Right-wing legislators block ratification of Constitutional rights to food and water in El Salvador

Press Release

Right-wing legislators block ratification of Constitutional rights to food and water in El Salvador

Incoming legislature will take up similar amendment

Contact: Laura Jean Embree-Lowry, Committee in Solidarity with the People of El Salvador +1 202-521-2510 or [email protected]

SAN SALVADOR, El Salvador – On April 29, legislators from three of El Salvador’s right-wing parties blocked the ratification of a Constitutional reform to protect water and food as fundamental human rights, despite polls showing 85% of the population in favor of the initiative and endorsements from El Salvador’s President and Human Rights Ombudsman, the Roman Catholic Archbishop, as well as two United Nations Special Rapporteurs.

After a two-hour debate during the last plenary of the 2012-2015 legislative session, representatives from El Salvador’s major opposition party, the Nationalist Republican Alliance (ARENA), and the smaller National Conciliation (PCN) and Christian Democrats (PDC) parties refused to vote for its ratification leaving the remaining parties, including the governing Farabundo Martí National Liberation Front (FMLN), unable to assemble the necessary two-thirds majority.

The proposed constitutional reform would have required the state to enact laws and policies to guarantee that all Salvadorans had access to adequate clean water and nutritious food. One and a half million Salvadorans currently lack access to potable water and nationwide, one in five children suffers chronic malnutrition.

Activists from El Salvador’s Environmental Alliance, a coalition of environmental, religious, labor, community, family farmer and youth organizations, expressed disappointment. “The right-wing parties demonstrated that they don’t stand with the people,” said Xenia Marroquín of the Alliance. “They would rather continue with the current situation, where companies contaminate and use excessive quantities of water while impoverished families walk miles to bring jugs of water back to their homes. They would prefer poor families spend two-thirds of their income on expensive, imported foods rather than empower and assist our farmers in revitalizing local agriculture.”

Faced with the right-wing parties’ refusal to ratify the reform before it expires at the close of the 2012-2015 legislative session on Thursday, FMLN legislators changed gears, introducing an identical reform that was approved by a simple majority. This new reform will similarly require a two-thirds ratification by the incoming legislature that takes office on Friday.

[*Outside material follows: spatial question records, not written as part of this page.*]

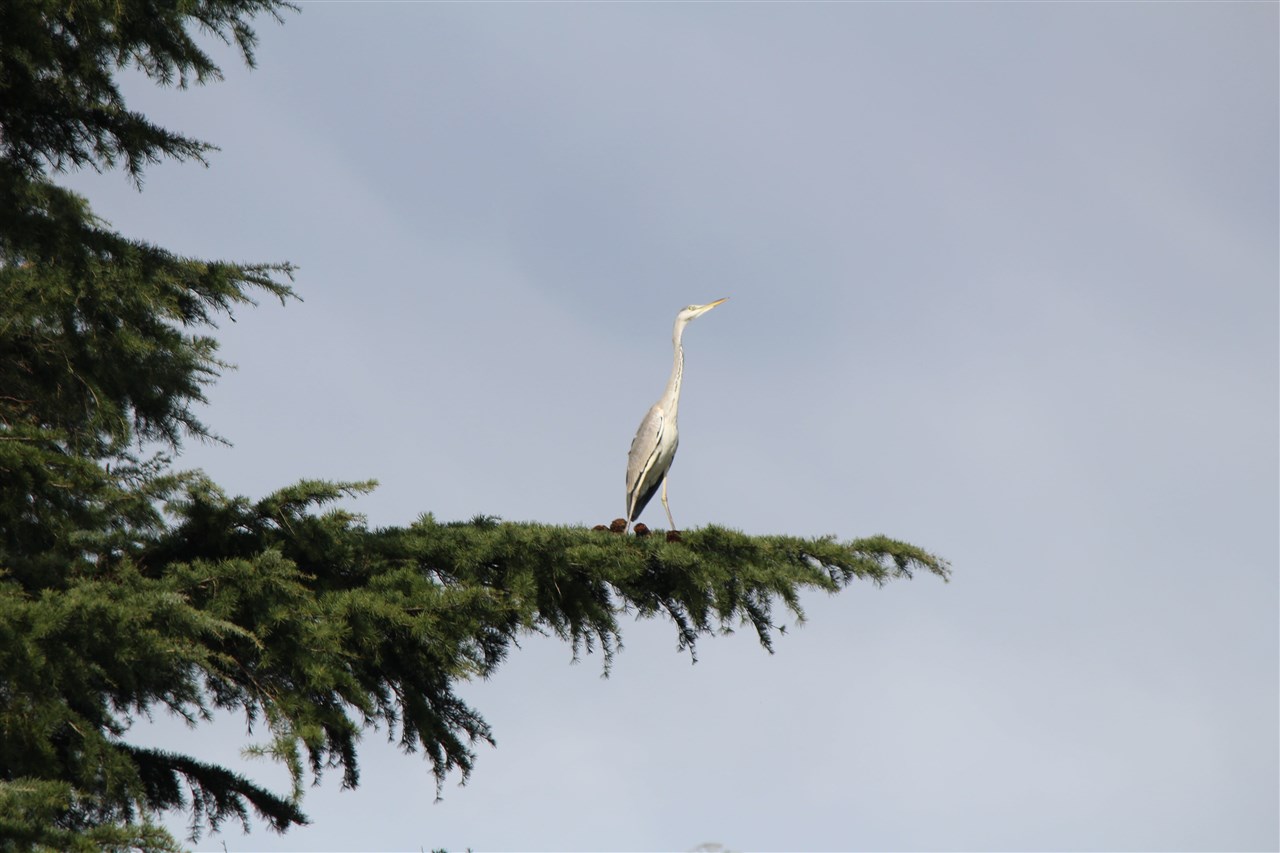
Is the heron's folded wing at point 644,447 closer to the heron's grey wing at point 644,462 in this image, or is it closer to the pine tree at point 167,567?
the heron's grey wing at point 644,462

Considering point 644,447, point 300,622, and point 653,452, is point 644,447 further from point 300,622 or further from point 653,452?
point 300,622

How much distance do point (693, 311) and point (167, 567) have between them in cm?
632

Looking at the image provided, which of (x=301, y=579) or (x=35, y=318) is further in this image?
(x=35, y=318)

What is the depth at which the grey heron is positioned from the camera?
388 inches

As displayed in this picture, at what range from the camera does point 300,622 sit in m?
5.69

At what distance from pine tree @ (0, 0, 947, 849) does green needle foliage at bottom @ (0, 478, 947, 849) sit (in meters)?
0.01

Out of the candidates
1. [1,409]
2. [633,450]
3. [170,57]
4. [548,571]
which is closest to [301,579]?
[548,571]

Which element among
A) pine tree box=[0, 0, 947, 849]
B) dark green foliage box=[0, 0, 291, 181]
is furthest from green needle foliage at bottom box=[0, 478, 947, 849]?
dark green foliage box=[0, 0, 291, 181]

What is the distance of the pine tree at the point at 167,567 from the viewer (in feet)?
16.8

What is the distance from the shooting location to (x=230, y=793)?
22.5 ft

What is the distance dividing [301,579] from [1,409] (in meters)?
2.61

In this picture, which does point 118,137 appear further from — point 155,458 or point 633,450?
point 633,450

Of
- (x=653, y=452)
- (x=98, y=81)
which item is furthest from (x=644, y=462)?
(x=98, y=81)

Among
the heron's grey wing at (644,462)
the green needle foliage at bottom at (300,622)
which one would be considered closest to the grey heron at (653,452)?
the heron's grey wing at (644,462)
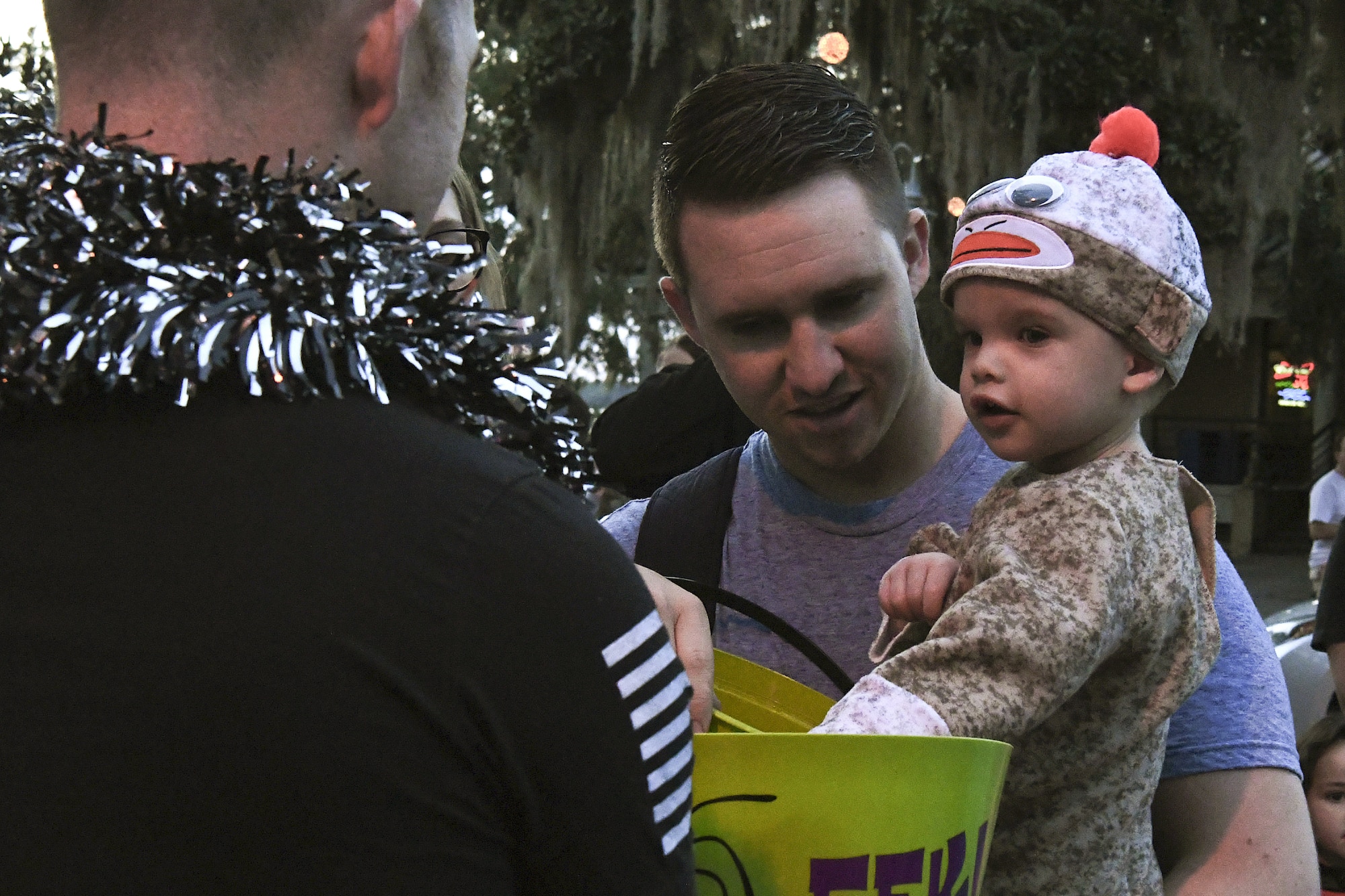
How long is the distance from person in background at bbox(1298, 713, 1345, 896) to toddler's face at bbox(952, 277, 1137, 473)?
2585mm

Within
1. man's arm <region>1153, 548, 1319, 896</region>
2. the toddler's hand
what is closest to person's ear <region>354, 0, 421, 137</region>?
the toddler's hand

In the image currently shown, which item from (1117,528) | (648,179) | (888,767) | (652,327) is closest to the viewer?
(888,767)

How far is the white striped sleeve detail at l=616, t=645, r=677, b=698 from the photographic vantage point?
3.00 feet

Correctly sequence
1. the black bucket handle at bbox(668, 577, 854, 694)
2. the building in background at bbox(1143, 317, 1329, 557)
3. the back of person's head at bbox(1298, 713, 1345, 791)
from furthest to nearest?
the building in background at bbox(1143, 317, 1329, 557) < the back of person's head at bbox(1298, 713, 1345, 791) < the black bucket handle at bbox(668, 577, 854, 694)

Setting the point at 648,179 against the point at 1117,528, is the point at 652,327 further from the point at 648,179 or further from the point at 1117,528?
the point at 1117,528

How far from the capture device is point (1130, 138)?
1898mm

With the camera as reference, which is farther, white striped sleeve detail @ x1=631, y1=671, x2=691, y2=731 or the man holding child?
the man holding child

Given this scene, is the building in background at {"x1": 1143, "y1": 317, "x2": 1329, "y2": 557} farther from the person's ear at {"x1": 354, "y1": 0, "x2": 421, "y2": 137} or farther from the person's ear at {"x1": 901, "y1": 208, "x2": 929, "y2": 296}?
the person's ear at {"x1": 354, "y1": 0, "x2": 421, "y2": 137}

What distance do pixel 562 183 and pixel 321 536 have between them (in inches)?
439

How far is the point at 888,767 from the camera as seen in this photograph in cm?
114

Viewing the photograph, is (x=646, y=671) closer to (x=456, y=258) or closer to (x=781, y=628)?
(x=456, y=258)

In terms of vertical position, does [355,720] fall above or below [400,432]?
below

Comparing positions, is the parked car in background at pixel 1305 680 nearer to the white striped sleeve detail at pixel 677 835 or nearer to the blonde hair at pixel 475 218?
the blonde hair at pixel 475 218

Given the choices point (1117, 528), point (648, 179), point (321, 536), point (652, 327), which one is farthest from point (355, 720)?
point (652, 327)
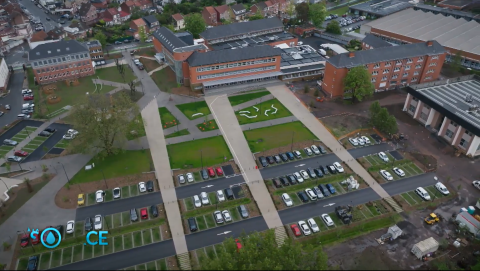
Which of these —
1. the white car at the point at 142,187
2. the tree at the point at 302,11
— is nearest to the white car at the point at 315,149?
the white car at the point at 142,187

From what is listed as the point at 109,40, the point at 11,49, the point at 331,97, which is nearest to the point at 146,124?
the point at 331,97

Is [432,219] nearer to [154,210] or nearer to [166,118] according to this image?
[154,210]

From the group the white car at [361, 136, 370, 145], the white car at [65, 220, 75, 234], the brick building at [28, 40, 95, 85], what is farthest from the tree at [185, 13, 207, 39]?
the white car at [65, 220, 75, 234]

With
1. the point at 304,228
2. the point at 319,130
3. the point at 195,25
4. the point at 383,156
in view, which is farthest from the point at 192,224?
the point at 195,25

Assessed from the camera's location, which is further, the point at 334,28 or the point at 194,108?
the point at 334,28

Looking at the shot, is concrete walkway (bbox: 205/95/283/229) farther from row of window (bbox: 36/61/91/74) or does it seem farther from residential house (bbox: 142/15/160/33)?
residential house (bbox: 142/15/160/33)

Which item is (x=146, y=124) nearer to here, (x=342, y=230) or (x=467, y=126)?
(x=342, y=230)
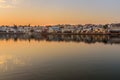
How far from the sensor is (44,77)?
1237 cm

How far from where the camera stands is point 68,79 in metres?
12.0

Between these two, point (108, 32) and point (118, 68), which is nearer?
point (118, 68)

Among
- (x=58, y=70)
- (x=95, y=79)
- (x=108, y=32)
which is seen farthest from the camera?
(x=108, y=32)

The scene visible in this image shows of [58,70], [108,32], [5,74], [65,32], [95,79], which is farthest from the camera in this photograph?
[65,32]

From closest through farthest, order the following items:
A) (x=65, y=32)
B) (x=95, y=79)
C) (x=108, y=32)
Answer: (x=95, y=79) < (x=108, y=32) < (x=65, y=32)

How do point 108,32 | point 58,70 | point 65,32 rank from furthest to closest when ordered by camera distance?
point 65,32, point 108,32, point 58,70

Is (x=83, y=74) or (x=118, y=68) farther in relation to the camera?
(x=118, y=68)

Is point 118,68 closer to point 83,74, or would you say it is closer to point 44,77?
point 83,74

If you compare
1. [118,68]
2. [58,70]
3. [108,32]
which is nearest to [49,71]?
[58,70]

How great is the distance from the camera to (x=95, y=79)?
11.9 metres

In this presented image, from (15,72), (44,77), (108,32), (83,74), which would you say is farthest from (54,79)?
→ (108,32)

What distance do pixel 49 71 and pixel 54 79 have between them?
1966 mm

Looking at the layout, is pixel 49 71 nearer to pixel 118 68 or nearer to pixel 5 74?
pixel 5 74

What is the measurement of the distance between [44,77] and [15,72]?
2.06 metres
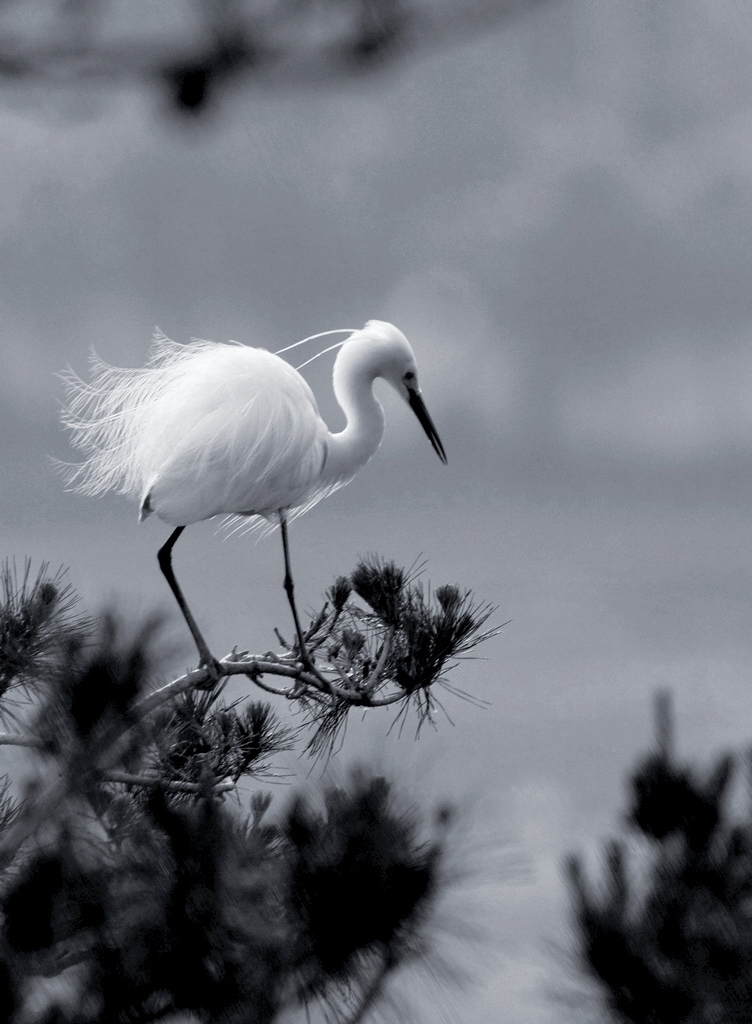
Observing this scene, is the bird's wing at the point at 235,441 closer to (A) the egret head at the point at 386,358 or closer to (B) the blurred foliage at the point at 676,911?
(A) the egret head at the point at 386,358

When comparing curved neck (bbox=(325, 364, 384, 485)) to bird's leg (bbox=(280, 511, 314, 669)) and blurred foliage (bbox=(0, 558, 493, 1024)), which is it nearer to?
bird's leg (bbox=(280, 511, 314, 669))

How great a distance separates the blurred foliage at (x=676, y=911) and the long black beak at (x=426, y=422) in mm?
3476

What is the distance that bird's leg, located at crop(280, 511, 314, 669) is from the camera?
12.8 ft

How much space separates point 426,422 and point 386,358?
41cm

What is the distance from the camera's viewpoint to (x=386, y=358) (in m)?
5.08

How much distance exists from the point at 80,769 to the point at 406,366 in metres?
3.69

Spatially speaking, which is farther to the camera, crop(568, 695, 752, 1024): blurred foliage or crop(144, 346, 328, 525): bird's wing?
crop(144, 346, 328, 525): bird's wing

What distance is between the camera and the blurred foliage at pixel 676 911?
1843 millimetres

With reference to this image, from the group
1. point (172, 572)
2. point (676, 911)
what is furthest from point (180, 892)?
point (172, 572)

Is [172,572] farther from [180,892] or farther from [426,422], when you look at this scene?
[180,892]

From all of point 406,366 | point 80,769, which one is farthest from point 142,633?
point 406,366

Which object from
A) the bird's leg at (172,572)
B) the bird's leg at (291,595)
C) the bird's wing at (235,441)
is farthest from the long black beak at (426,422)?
the bird's leg at (172,572)

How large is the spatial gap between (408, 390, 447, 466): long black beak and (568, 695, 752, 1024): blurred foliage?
3476 mm

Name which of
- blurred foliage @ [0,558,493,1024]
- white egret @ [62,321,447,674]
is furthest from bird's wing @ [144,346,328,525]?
blurred foliage @ [0,558,493,1024]
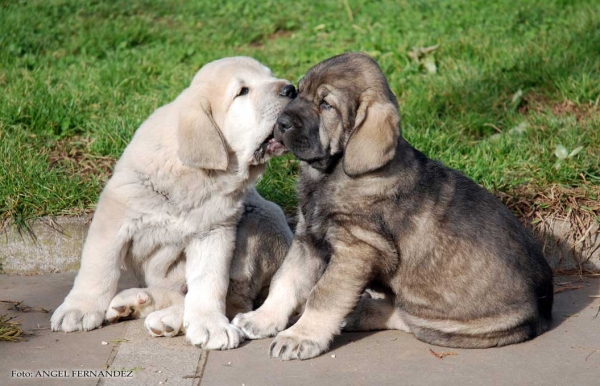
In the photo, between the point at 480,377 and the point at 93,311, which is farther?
the point at 93,311

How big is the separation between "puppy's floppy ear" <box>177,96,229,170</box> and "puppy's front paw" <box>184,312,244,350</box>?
86 centimetres

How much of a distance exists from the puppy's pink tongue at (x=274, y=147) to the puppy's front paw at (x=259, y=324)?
3.10 feet

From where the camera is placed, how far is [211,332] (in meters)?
4.61

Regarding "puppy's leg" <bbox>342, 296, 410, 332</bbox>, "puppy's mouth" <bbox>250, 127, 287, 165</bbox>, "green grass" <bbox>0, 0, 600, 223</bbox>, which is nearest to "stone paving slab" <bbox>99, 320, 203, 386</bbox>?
"puppy's leg" <bbox>342, 296, 410, 332</bbox>

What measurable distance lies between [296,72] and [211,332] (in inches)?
155

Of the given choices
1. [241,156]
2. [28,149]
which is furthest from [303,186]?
[28,149]

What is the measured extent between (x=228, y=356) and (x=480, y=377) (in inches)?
52.8

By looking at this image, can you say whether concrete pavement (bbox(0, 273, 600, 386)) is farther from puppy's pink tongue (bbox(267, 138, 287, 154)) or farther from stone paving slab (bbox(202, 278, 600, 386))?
puppy's pink tongue (bbox(267, 138, 287, 154))

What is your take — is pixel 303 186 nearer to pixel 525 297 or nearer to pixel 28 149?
pixel 525 297

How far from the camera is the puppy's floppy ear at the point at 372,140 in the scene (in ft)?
14.6

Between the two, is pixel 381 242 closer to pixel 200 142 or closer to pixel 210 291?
pixel 210 291

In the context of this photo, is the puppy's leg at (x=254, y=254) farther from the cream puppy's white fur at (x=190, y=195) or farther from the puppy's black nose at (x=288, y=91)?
the puppy's black nose at (x=288, y=91)

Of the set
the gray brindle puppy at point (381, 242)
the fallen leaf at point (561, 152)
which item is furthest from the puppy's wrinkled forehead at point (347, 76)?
the fallen leaf at point (561, 152)

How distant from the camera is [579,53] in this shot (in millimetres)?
8047
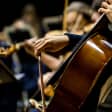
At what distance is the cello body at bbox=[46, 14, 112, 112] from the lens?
1597mm

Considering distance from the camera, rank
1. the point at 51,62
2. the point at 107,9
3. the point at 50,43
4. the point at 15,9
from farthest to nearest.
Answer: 1. the point at 15,9
2. the point at 51,62
3. the point at 50,43
4. the point at 107,9

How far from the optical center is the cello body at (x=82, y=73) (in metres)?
1.60

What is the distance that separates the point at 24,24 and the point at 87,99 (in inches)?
133

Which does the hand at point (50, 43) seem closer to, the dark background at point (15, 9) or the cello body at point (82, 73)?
the cello body at point (82, 73)

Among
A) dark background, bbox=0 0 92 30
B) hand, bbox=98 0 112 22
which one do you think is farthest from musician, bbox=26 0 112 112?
dark background, bbox=0 0 92 30

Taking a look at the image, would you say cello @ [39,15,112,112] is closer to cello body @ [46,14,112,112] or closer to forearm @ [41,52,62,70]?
cello body @ [46,14,112,112]

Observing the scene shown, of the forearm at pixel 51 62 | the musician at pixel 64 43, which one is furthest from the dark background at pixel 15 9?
the musician at pixel 64 43

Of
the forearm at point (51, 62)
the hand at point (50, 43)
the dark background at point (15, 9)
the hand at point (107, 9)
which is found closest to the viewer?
the hand at point (107, 9)

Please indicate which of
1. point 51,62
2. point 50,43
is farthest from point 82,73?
point 51,62

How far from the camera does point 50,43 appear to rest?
177 centimetres

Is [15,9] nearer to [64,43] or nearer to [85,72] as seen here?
[64,43]

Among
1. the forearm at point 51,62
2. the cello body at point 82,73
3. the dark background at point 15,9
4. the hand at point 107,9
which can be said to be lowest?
the dark background at point 15,9

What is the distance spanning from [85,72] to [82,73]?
0.02 m

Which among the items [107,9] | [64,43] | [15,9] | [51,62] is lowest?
[15,9]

The campaign to declare food and water human rights in El Salvador has received worldwide attention. In April, one hundred and thirty-five organizations from eighteen different countries sent a letter to El Salvador’s Legislative Assembly calling for the reform’s ratification. Representatives Sam Farr (D-CA) and Raúl Grijalva (D-AZ) sent letters expressing support for the protection of water as a human right and a public good while over 5,000 US residents added their names to a petition signed by over 35,000 Salvadorans demanding immediate ratification of the reform.